The 25 striking new animations are designed to immerse the viewer in a panorama of nine large video projections, played on a continuous loop.
They are based on an idiosyncratic selection from famous paintings in the National Gallery in London, and the Holburne Museum in Bath.
The project, titled My Reality is Different, has been created by Nalini Malani, the first artist to receive the National Gallery’s Contemporary Fellowship, and supported by Art Fund.
The exhibition is due to open at the National Gallery from March 2 to June 11 2023, but will open in Holburne Museum this October.
Pictures by Caravaggio and Bronzino in the National Gallery’s collection, and by Jan van der Venne and Johann Zoffany in the collection of the Holburne Museum are among those to have inspired the animations.
The images have been transformed by hand-drawn animations, made using an iPad that reveal and conceal different aspects of the paintings to rediscover them from an alternative and more critical point of view.
As well as the sequences inspired by the paintings, Malani has made fictitious portraits of the marginalized in society, that appear in between the animations.
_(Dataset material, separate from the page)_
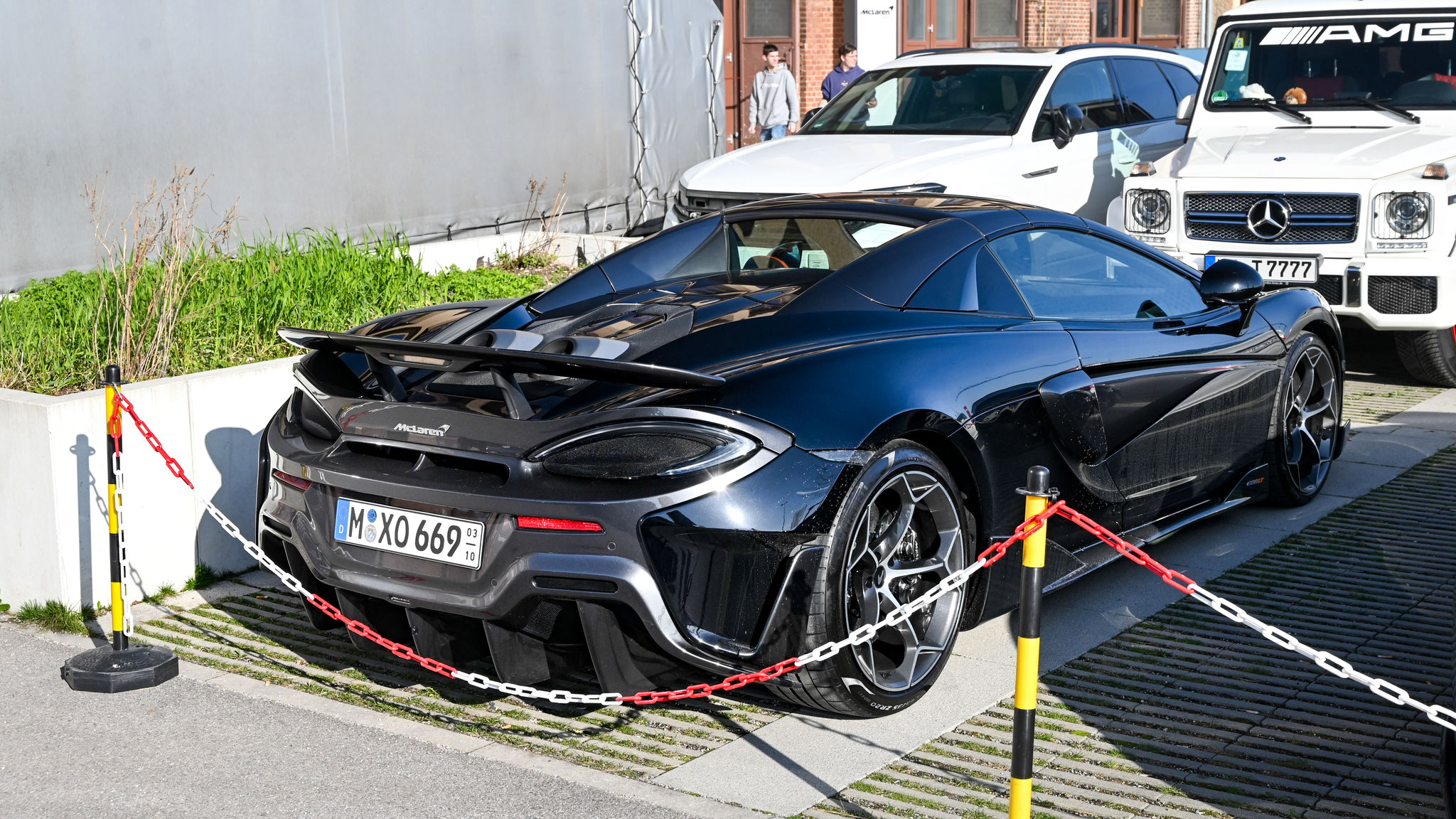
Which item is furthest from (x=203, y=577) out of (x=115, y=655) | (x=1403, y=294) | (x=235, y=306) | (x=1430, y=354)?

Dr. Gabriele Finaldi, director of the National Gallery, said: “Nalini Malani fixes her gaze on paintings from the western canon in the National Gallery and in our partner museum, The Holburne in Bath, to offer a visually striking multi-layered critique of the tradition they represent and many of the assumptions that underpin it.”
Dr Chris Stephens, director of the Holburne Museum, added: “It is a great honor for the Holburne to have been selected as the inaugural partner in the National Gallery’s Contemporary Fellowship programme and to be working with an artist of Nalini Malani’s stature.
“I cannot think of a more appropriate artist to engage with the Holburne’s eclectic collection that is replete with transnational stories and conversations.
“We are deeply grateful to the National Gallery, Art Fund and, of course, Nalini for this wonderful opportunity.”
The exhibition will run in Bath on October 7 2022 until January 8 2023, before moving to London.